■ Extract provided
---------------

But I purposely left out the assignment operator “=” and required that BoolScript code must
execute in a context where the values of the variables are defined. This means that when a host
Java program passes textual code to the BoolScript engine for evaluation, it also needs to pass a
context to the script engine or at least tell the script engine which context to use.

You can think of a context as a bag that contains data you want to pass back and forth between a
host Java program and a script engine. The construct that JSR 223 defined to model the concept
of context is the interface javax.script.ScriptContext. A bag would be messy if we put a lot of
things in it without some type of organization. So to be neat and tidy, a script context (i.e., an
instance of ScriptContext) partitions data it holds into scopes. The construct that JSR 223 defined
to model the concept of scope is the interface javax.script.Bindings. Here’s a pictorial view of a
context, its scopes and data stored therein.
There are several important things to notice in the figure above:

1. A script engine contains a script context.


2. A script engine manager (i.e. an instance of ScriptEngineManager) can be used to create
multiple script engines.
3. A script engine manager contains a scope called Global Scope but it does not contain a
context.
4. Each scope is basically just a collection of name-value pairs. The figure above shows
that one of the scopes contains a slot whose name is x and a slot whose name is y. And
remember that a scope is an instance of javas.script.Bindings.
5. The context in a script engine contains a Global Scope, an Engine Scope and zero or
more other scopes.
6. A script engine can be used to evaluate multiple scripts (i.e., separated code snippets
written in the script language).

---------------

[Stored data]
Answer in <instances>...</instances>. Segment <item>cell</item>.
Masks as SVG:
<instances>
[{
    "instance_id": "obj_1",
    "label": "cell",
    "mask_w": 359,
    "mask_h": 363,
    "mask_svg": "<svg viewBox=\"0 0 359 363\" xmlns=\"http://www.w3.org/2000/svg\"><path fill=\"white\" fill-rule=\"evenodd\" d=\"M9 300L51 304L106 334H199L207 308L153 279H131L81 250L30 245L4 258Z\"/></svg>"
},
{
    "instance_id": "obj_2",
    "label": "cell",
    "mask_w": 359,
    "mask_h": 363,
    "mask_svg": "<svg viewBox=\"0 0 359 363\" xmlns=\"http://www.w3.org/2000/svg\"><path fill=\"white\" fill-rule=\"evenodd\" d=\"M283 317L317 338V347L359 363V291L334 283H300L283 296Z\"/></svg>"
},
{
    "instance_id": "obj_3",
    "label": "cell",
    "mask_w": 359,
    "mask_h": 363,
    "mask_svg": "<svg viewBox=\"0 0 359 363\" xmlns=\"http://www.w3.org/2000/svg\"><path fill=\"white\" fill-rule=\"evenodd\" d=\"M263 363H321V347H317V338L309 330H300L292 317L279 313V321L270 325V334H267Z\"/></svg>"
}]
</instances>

---------------

■ Work item A
Write out the JSR 223 passage word for word, everything from "2. A script" down to "instance of javas.script.Bindings.".
■ Work item B
Using the JSR 223 passage above, answer each of these questions:
(i) Which interface did JSR 223 define to model the concept of context?
(ii) What does a script engine manager contain, and what does it not contain?
(iii) Which scopes does the context in a script engine contain?

■ Answer box A
2. A script engine manager (i.e. an instance of ScriptEngineManager) can be used to create
multiple script engines.
3. A script engine manager contains a scope called Global Scope but it does not contain a
context.
4. Each scope is basically just a collection of name-value pairs. The figure above shows
that one of the scopes contains a slot whose name is x and a slot whose name is y. And
remember that a scope is an instance of javas.script.Bindings.

■ Answer box B
(i) javax.script.ScriptContext
(ii) It contains a scope called Global Scope, but it does not contain a context.
(iii) A Global Scope, an Engine Scope and zero or more other scopes.